Parlamentares que tentam se firmar como defensores da Lava Jato e do combate à corrupção dizem ver o ministro Sérgio Moro fortalecido após a polêmica sobre a recriação do Ministério da Segurança Pública no fim de janeiro. Eles buscam se afastar de Bolsonaro e criticam ações do Executivo que podem afetar o combate à corrupção.

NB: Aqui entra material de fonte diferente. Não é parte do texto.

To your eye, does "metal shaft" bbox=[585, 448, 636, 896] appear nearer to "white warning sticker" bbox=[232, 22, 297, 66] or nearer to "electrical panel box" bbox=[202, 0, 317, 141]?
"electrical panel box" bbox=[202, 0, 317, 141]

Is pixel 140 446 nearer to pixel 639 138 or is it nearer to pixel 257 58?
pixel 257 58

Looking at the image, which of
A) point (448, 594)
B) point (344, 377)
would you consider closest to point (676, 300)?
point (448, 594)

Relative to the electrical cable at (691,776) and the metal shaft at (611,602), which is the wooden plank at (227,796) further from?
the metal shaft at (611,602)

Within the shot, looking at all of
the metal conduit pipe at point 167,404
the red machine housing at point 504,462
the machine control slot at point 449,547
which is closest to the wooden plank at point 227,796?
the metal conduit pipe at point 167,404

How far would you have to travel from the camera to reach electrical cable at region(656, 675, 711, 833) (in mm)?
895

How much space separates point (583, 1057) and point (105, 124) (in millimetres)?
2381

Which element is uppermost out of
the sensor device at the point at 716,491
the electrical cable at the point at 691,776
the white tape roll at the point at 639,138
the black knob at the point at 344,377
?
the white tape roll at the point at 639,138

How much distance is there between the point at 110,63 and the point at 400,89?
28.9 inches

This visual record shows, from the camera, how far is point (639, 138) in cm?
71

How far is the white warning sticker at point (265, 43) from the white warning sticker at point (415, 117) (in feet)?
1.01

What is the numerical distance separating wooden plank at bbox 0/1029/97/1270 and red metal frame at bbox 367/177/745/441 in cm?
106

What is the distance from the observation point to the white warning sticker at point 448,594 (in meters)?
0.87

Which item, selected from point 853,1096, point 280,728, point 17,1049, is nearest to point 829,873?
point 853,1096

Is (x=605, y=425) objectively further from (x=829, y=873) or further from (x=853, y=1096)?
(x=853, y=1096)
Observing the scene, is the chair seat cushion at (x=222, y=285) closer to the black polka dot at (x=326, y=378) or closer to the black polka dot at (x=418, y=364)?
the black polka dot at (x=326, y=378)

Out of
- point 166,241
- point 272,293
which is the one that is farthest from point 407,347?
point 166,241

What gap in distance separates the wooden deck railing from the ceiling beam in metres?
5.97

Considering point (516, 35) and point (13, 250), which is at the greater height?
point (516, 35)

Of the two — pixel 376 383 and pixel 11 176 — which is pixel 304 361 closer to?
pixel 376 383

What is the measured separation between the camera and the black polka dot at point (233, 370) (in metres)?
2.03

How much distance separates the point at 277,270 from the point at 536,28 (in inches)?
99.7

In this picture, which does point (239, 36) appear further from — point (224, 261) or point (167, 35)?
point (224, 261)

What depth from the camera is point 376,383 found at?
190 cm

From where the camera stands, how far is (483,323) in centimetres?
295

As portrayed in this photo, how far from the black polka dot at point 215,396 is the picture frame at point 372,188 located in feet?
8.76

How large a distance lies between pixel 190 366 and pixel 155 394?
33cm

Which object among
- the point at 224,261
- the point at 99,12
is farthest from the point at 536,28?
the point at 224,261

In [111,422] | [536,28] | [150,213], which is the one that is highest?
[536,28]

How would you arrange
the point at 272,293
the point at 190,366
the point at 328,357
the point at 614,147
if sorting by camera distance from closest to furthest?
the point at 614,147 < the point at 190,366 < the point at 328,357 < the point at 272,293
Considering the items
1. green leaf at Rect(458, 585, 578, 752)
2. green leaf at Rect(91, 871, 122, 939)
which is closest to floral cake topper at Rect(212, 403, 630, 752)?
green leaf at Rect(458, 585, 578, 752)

Parte dos “lavajatistas” integra o Podemos, que, durante o recesso, entrou com três Ações Diretas de Inconstitucionalidade (ADIs) no Supremo Tribunal Federal (STF) contra medidas aprovadas pelo Congresso e sancionadas por Bolsonaro vistas como ataques a avanços da Lava Jato: o juiz de garantias, o fundo eleitoral e a lei de abuso de autoridade. “São ações nossas que divergem da ação do governo”, disse o senador Alvaro Dias (PR), líder do Podemos e candidato derrotado à Presidência em 2018.

Segundo o deputado José Nelto (Podemos-GO), líder do partido na Câmara, Bolsonaro está “deixando a desejar” na agenda de combate à corrupção. Além da criação do juiz de garantias, ele citou como exemplos a retirada do Conselho de Controle de Atividades Financeiras (Coaf) da alçada de Moro e a tentativa do presidente em interferir na troca de comando da Polícia Federal.

“O Podemos não é governo, não tem cargo no governo. Somos um partido legalista”, afirmou. “Sinto que tem gente na Câmara, no governo e no Judiciário querendo abafar e acabar com a Lava Jato.” Apesar de tentar se distanciar de Bolsonaro, o Podemos acompanhou o governo na maior parte dos projetos. Segundo o Basômetro, ferramenta do Estado que mede o grau de governismo de parlamentares e partidos, o Podemos votou favoravelmente ao governo em 82% das votações na Câmara no ano passado.